Er setzte ihr seinen Lebensplan auseinander, sprach etwas von Sparsamkeit, und da dies Wort sich öfters wiederholte, verwunderte dies Johanna. Sie hörte ihm zu, ohne eigentlich recht zu verstehen, was er da sagte, blickte ihn an, dachte plötzlich an tausend Dinge, die geschehen, und die ihr kaum recht zu Sinn gekommen.
Es schlug acht Uhr. – O wir müssen aufstehen, wir würden uns lächerlich machen, wenn wir so lange liegen blieben.
Er stand zuerst auf; als er sich angezogen hatte, half er artig seiner Frau bei allen Einzelheiten ihres Anzugs und erlaubte nicht, daß sie Rosalie rief.
Johanna zeigte sich erst zum Frühstück, und der Tag verstrich wie gewöhnlich, als ob nichts Neues geschehen wäre.
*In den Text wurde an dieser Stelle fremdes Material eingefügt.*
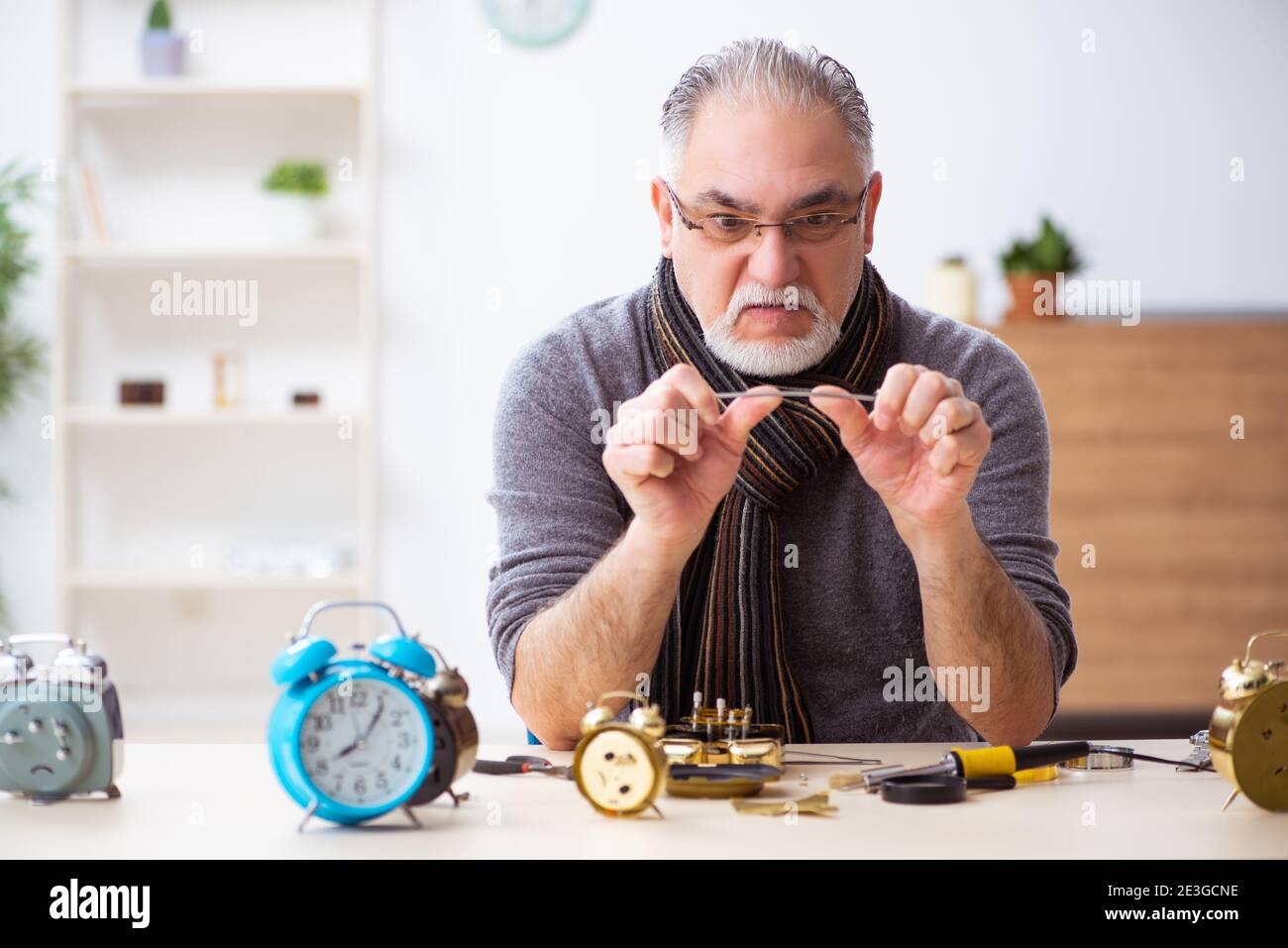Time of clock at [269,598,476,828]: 8:06
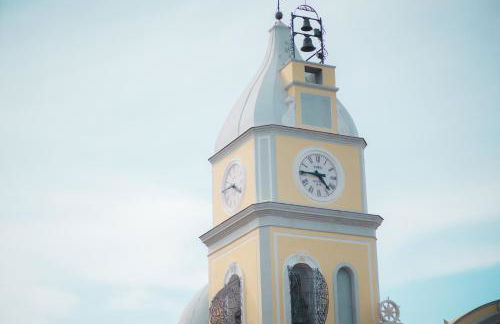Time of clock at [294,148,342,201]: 4:45
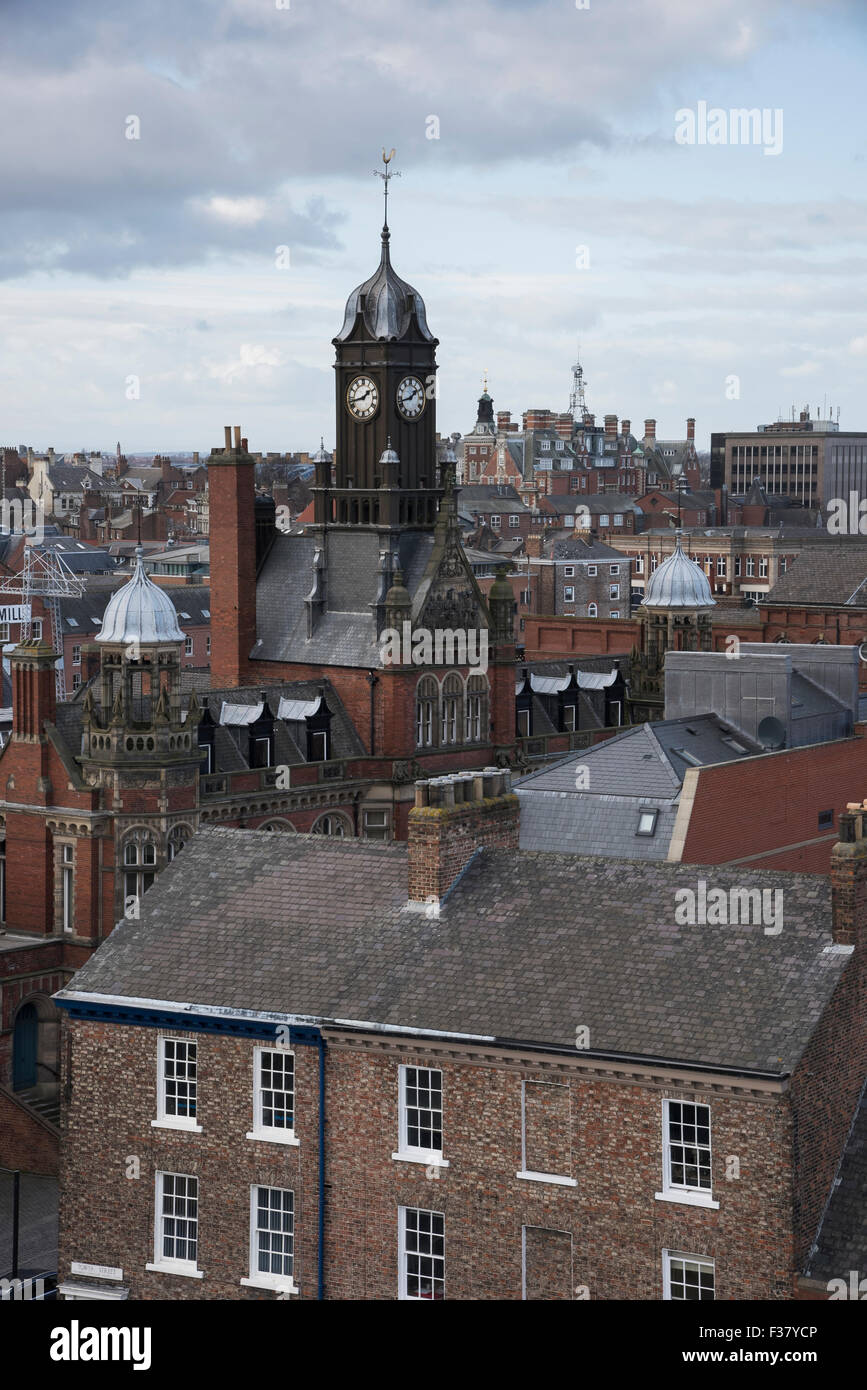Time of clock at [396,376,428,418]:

Es war nur ein Mensch mehr im Hause.
Inhaltsverzeichnis
Vier Tage später kam der Reisewagen, der sie nach Marseille bringen sollte.
Nach den Ängsten des ersten Abends hatte sich Johanna schon an Julius gewöhnt, an seine Küsse, an seine Zärtlichkeiten, obgleich ihr Widerwille bei ihren intimen Berührungen sich noch nicht gemindert.
Sie fand ihn hübsch und sie liebte ihn ja; sie ward wieder heiter und glücklich:
Das Abschiednehmen war kurz und ohne Trauer, nur die Baronin schien bewegt zu sein, und im Augenblick, wo der Wagen sich in Bewegung setzte, legte sie einen großen Geldbeutel, der schwer war wie Blei, in die Hände der Tochter, mit den Worten:
– Das ist für Deine kleinen Ausgaben als junge Frau.
Johanna that ihn in ihre Handtasche, und die Pferde zogen an.
Gegen Abend frug Julius:
– Wie viel hat Dir denn Deine Mutter in diesem Geldbeutel gegeben?
Sie dachte nicht mehr daran und schüttete ihn auf ihrem Schoß aus. Ein Goldstrom ergoß sich: zweitausend Franken! Sie klatschte in die Hände: – Davon mache ich aber Dummheiten. – Und damit schloß sie das Geld wieder ein.
Nach achttägiger Fahrt in fürchterlicher Hitze kamen sie in Marseille an.
Und am andern Tag trug sie der »König Ludwig,« ein kleiner Dampfer, der nach Neapel fuhr und in Ajaccio anlegte, nach Korsika.
Korsika! Das Korsika der Dichter, der Räuber, der Berge! Die Heimat Napoleons! Es schien Johanna, als wäre sie nicht mehr in der Wirklichkeit, sondern in wachem Traum.
Seite an Seite standen sie auf dem Deck und sahen die Küsten der Provence verschwinden. Das Meer streckte sich unbeweglich wie erstarrt, in tiefem Azur, wie gehärtet von dem glühenden Sonnenlicht, unter dem unendlichen Himmel aus, in einem Blau, das fast übertrieben schien.
Sie sagte:
– Erinnerst Du Dich noch an unsre Bootfahrt mit dem alten Lastique?
Statt zu antworten, küßte er sie schnell aufs Ohr.
Die Räder des Dampfers peitschten das Wasser und störten seinen tiefen Schlaf, und hinter ihnen zog eine Schaumspur, eine lange, bleiche Straße hin, in der das aufgewirbelte Wasser wie Champagner moussierte, bis sich die Kielspur des Schiffes ganz in der Ferne verlor.
Plötzlich sprang am Vorderteile, nur ein paar Klafter entfernt, ein Riesenfisch, ein Delphin, aus dem Wasser. Dann schoß er, den Kopf voran, wieder ins Wasser. Johanna war ganz erschrocken, schrie auf und barg sich an Julius’ Brust. Darauf lächelte sie über ihre Angst und beobachtete ängstlich, ob das Tier nicht wieder erschien. Nach ein paar Minuten schoß es wieder hervor, wie ein großes, aufgezogenes Spielzeug mit Uhrwerk, dann tauchte es wieder unter, kam von neuem an die Oberfläche, darauf erschienen zwei, dann drei, endlich sechs, die um das schwere Schiff herum zu hüpfen schienen, als ob sie ihren mächtigen Bruder, den hölzernen Fisch mit eisernen Flossen, begleiten wollten.